Task requirements:
1: Using the article on crypto in 2020, decide whether each statement agrees with it: (a) the disease behind the pandemic originated in China; (b) Bitcoin has already passed its December 2017 peak; (c) the United Kingdom has finalized the Brexit process. Answer yes or no for each and quote the deciding words from the article.
2: Return the part of the article on crypto in 2020 that opens with the words containing "The Falling Dollar" and closes with "secure than USD.", copied word for word.

Document passage:
You’ll agree — 2020 is not going to be the year we’ll remember with fondness in the future.
There have been plenty of changes in the world in 2020, including global political unrest, the Covid-19 pandemic shutdowns, and more.
All these things affected the crypto industry, which is why plenty of people decided to buy Bitcoin or other cryptocurrencies for the first time.
One thing is certain — there were plenty of factors that made BTC and other altcoins rapidly increase or decrease. Some of the ones we’ll list in this article have been affecting cryptos ever since they exist, while others are pretty novel.
Let’s check them out!
The Covid-19 Pandemic
The novel coronavirus disease that originated in China and took over the entire world made the WHO proclaim the pandemic. Many businesses were shut down for some time, severely affecting the global economy.
Therefore, people wanted to invest in a stable currency that would be able to keep their wealth intact. This resulted in an increasing price trend we’ve witnessed in all cryptocurrencies, including Bitcoin, which is on a good way to reach the December 2017 peak. Whether that will happen or not remains to be seen. (1)
The Falling Dollar
The decreasing value of USD was actually caused by the shutdowns and restrictions happening in the US (but also worldwide). In the last couple of months, we’ve witnessed the value of USD rapidly declining, and some experts fear that it could trigger a recession similar to the one that took place in 2008. (2)
Once again, this made many experienced and inexperienced crypto investors re-think their trading strategies and invest even more money in assets more secure than USD.
The Political Unrest
The political unrest has been affecting our planet on a big scale. Apart from protests in the US, there are unsatisfied citizens in many other countries, including India, Hong Kong, Iraq, and more.
Moreover, the United Kingdom is preparing to finalize the Brexit process, and Armenia has been waging war against Azerbaijan over disputed territory.
All of these factors and daily news related to them were important for cryptocurrencies and their fluctuations. (3)

Listed records:
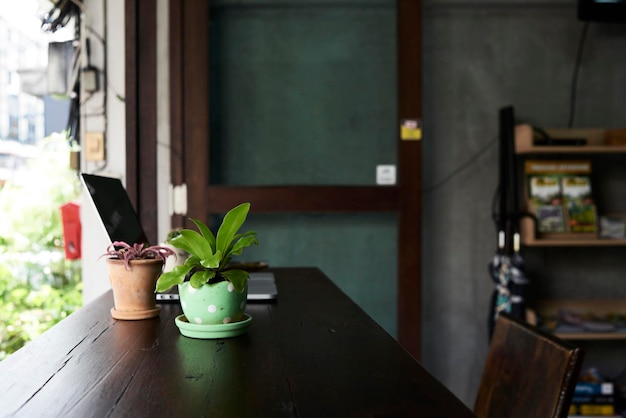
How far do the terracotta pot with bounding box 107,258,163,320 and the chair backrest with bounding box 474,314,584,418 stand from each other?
0.72 metres

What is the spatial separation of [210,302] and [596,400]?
250 cm

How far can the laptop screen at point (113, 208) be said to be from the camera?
1.51m

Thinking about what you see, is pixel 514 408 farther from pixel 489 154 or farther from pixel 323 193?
pixel 489 154

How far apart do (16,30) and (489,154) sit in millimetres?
2827

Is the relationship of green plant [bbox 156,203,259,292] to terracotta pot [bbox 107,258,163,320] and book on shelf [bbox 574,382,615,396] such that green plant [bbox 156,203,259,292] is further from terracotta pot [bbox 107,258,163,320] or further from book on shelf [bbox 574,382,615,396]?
book on shelf [bbox 574,382,615,396]

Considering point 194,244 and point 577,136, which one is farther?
point 577,136

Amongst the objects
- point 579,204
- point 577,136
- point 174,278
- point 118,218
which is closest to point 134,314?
point 174,278

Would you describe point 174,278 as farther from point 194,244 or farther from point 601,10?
point 601,10

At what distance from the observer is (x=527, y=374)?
4.20ft

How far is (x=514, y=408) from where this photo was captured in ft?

Task responses:
1:
(a) Yes: "The novel coronavirus disease that originated in China and took over the entire world made the WHO proclaim the pandemic."
(b) No: "Bitcoin, which is on a good way to reach the December 2017 peak. Whether that will happen or not remains to be seen."
(c) No: "the United Kingdom is preparing to finalize the Brexit process"

2:
The Falling Dollar
The decreasing value of USD was actually caused by the shutdowns and restrictions happening in the US (but also worldwide). In the last couple of months, we’ve witnessed the value of USD rapidly declining, and some experts fear that it could trigger a recession similar to the one that took place in 2008. (2)
Once again, this made many experienced and inexperienced crypto investors re-think their trading strategies and invest even more money in assets more secure than USD.